Two events in the book stand out for me. One is Sharon's account
of spending time with her friend Ram Dass after his stroke in
1997, a stroke that left this unusually fluent teacher with only
halting powers of speech. He asks how her new book ("Faith")
is coming along. She replies that it's never been so hard to reach
inside herself, then corrects herself; it's never been so hard
to reach inside herself and to bring it outside in words. Ram
Dass answers, "It's like that for me every day now".
The other account that particularly moved me was her visit, with
Joseph Goldstein, to see their Tibetan teacher, Nyoshul Khen Rinpoche,
as he was dying of cancer.

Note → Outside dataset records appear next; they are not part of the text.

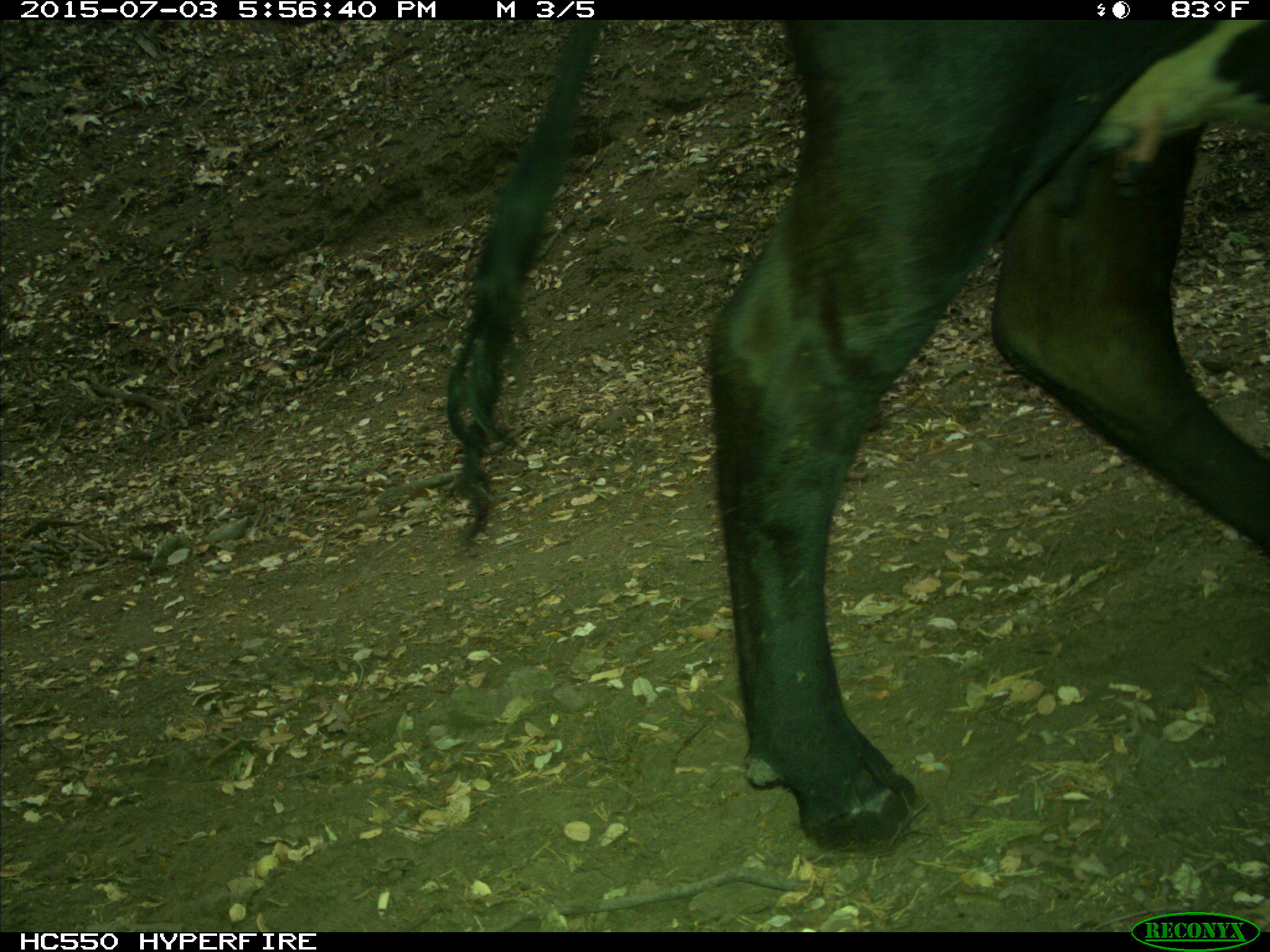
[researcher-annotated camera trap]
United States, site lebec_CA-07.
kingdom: Animalia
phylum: Chordata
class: Mammalia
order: Artiodactyla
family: Bovidae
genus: Bos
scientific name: Bos taurus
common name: domestic cow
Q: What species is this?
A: Bos taurus (domestic cow).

She describes the realization she had
that she had been going for refuge to Rinpoche rather than with
him; bathing in the glow of his wisdom and marveling at his insights,
rather than using those insights to change her own life.

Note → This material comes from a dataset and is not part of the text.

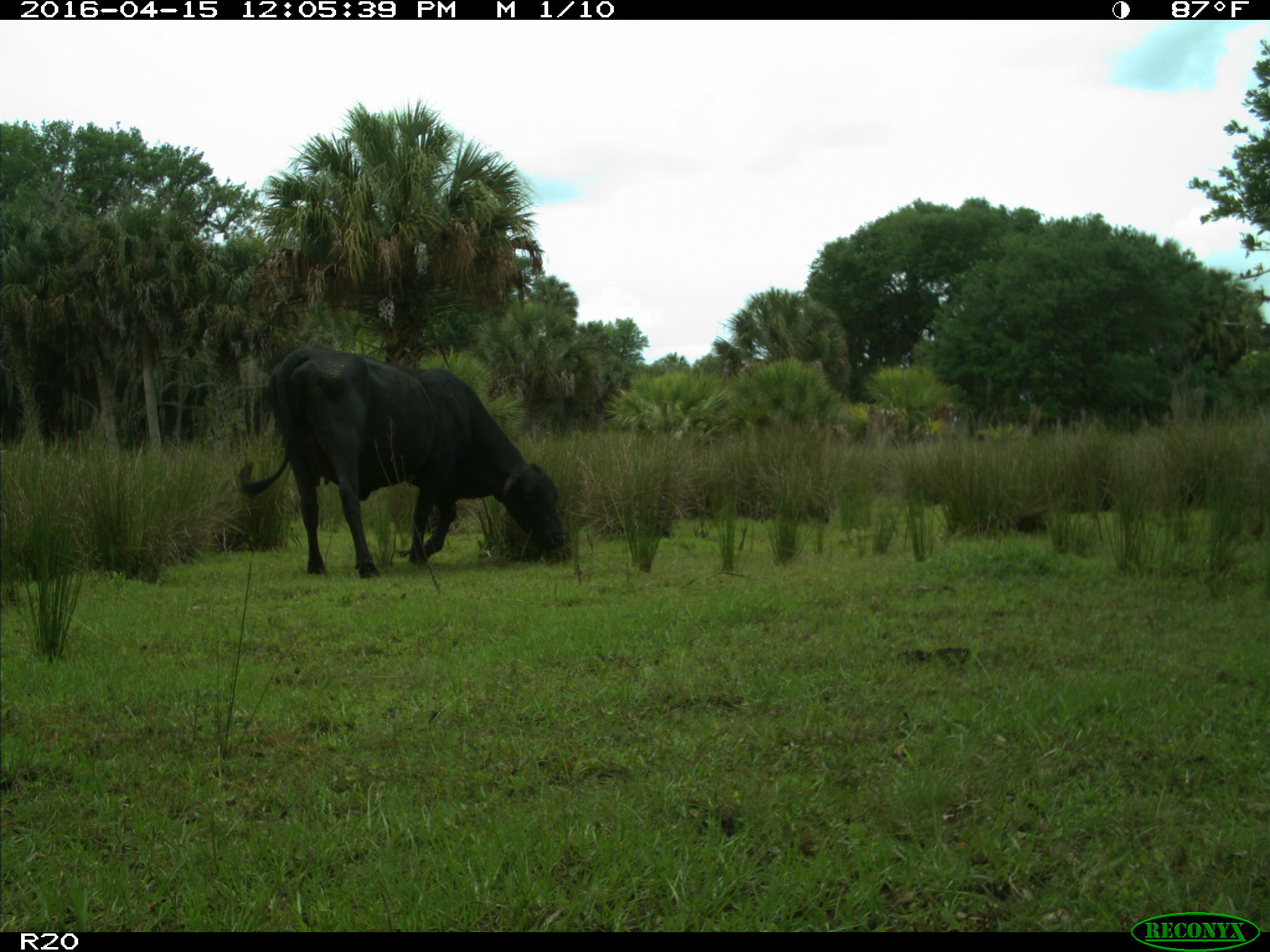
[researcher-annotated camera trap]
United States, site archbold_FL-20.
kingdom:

From such incidents Sharon shows how from experiences of suffering
can arise great faith; how life in fact is our greatest teacher.
She writes with a complete honesty and total lack of sentimental
gloss, showing in her style what she shows in her words; that
when we embrace life, with its often painful changes, we embrace
our own potential for wisdom and compassion -- and for a truly
meaningful and satisfying life.
This is a message that is profoundly encouraging, and Sharon
is evidence that although you can have an immense amount of suffering
in your life, you can face up to that and come through the other
side as a warm, compassionate, and wise being.
I consider this to be one of the most important works of spiritual
autobiography in modern times, and highly recommend it as a source
of inspirations to all struggling beings everywhere.